BEGIN DATA FOR ANALYSIS

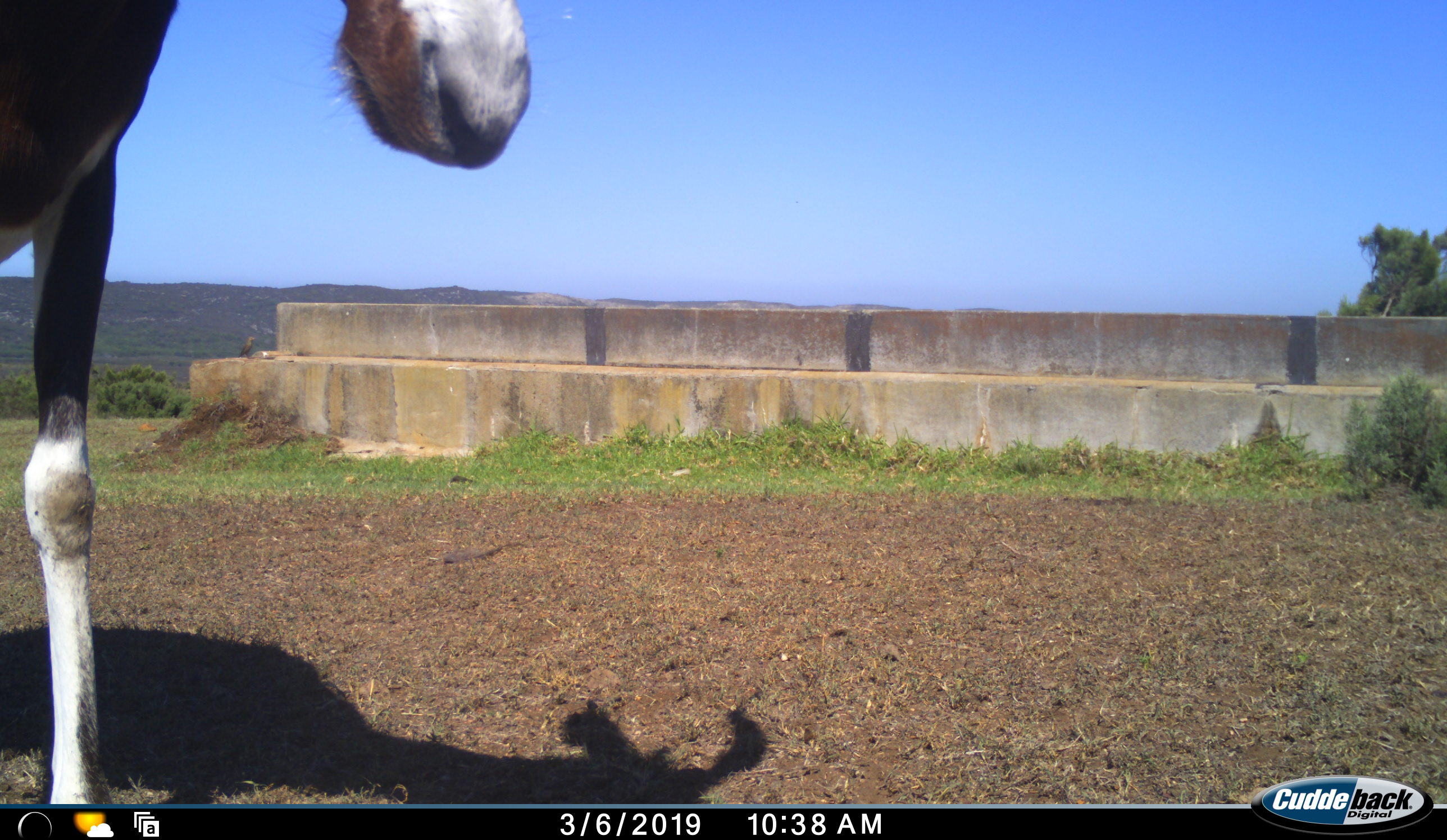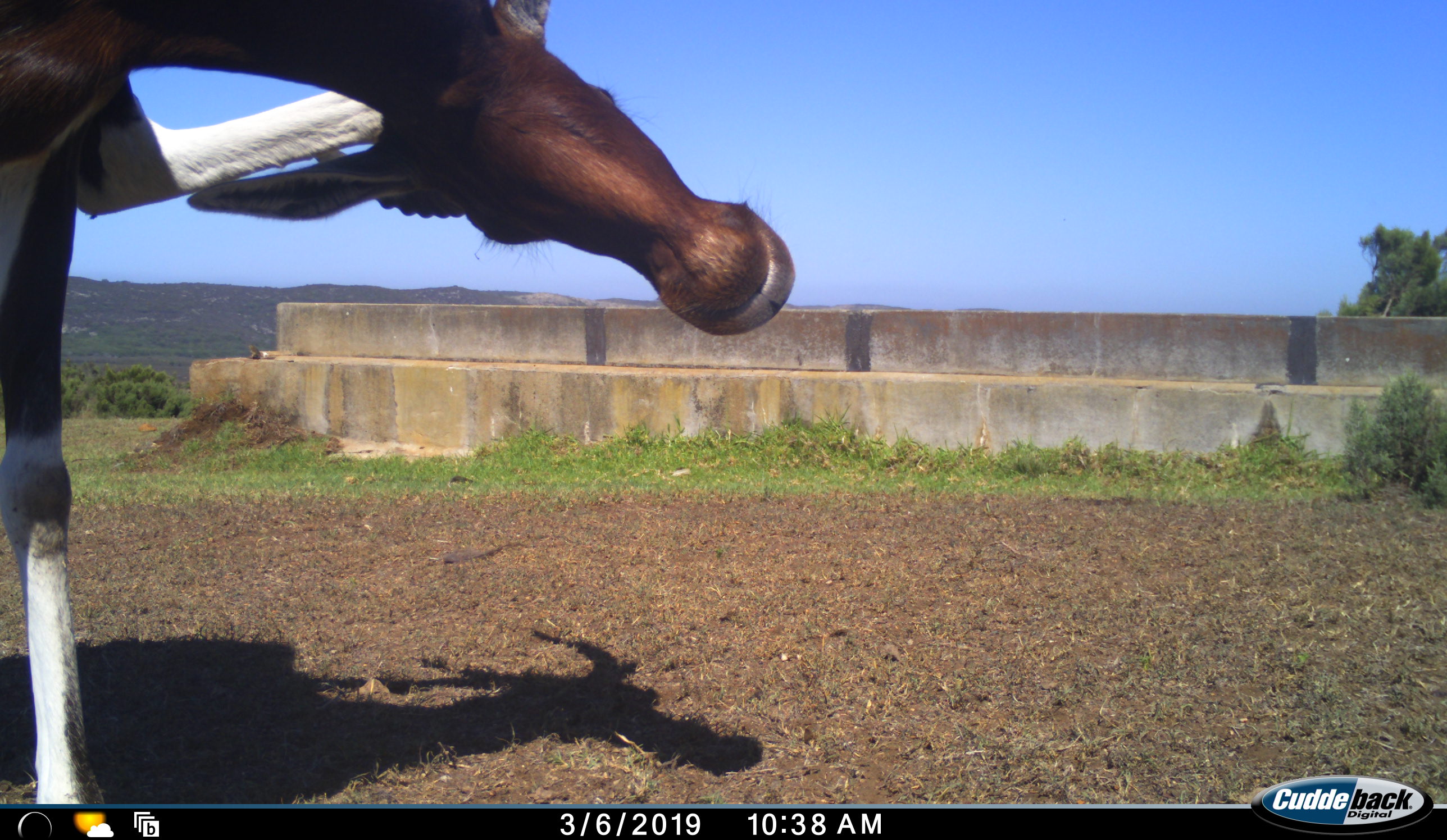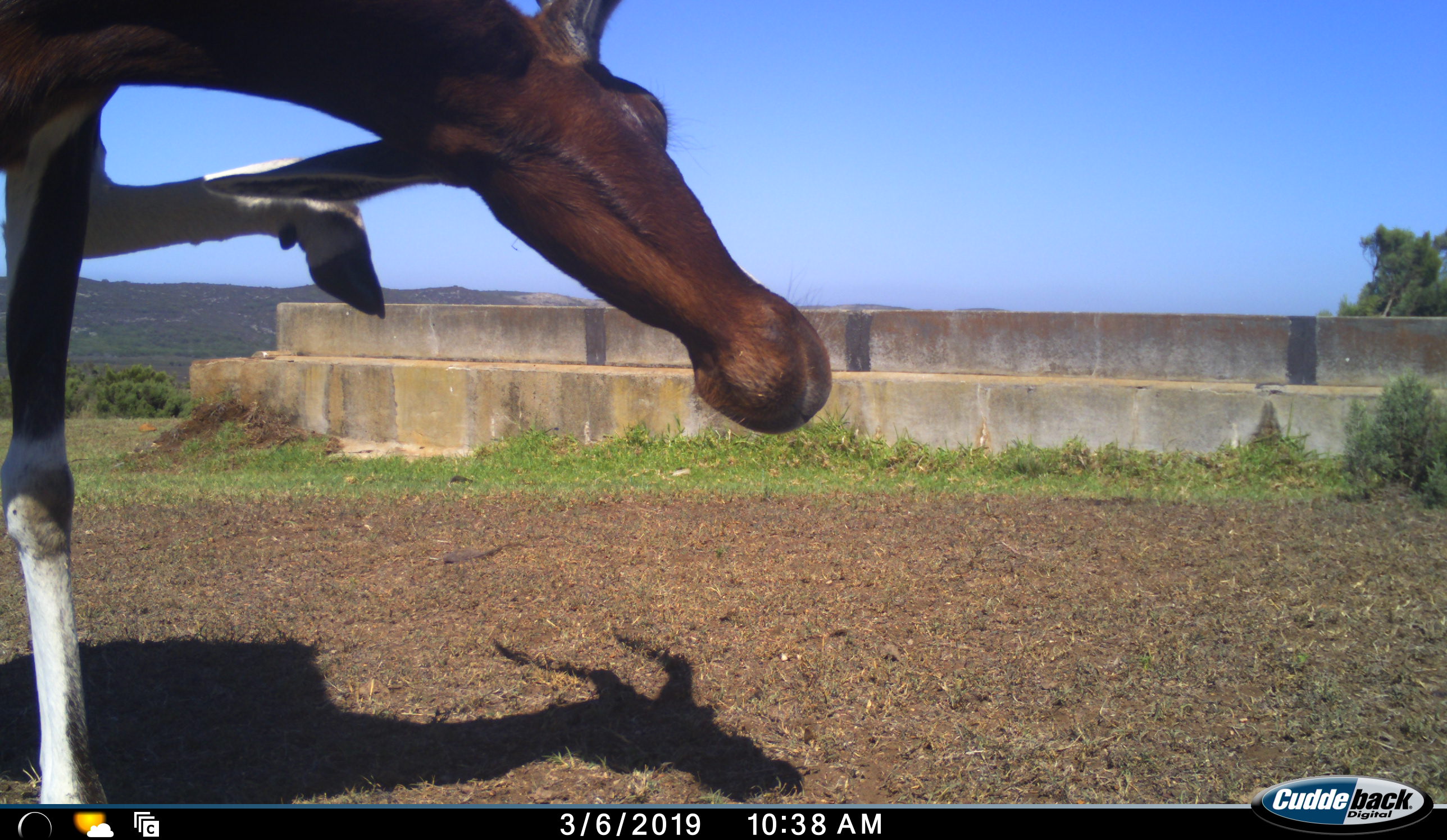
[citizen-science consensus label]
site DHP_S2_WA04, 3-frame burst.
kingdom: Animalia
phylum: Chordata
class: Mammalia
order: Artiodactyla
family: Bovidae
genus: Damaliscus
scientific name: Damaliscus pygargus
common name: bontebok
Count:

END DATA FOR ANALYSIS

TASK TO COMPLETE
Copy every entry exactly, leaving out the pictures.

SOLUTION FOR THIS EXERCISE
[citizen-science consensus label]
site DHP_S2_WA04, 3-frame burst.
kingdom: Animalia
phylum: Chordata
class: Mammalia
order: Artiodactyla
family: Bovidae
genus: Damaliscus
scientific name: Damaliscus pygargus
common name: bontebok
Count:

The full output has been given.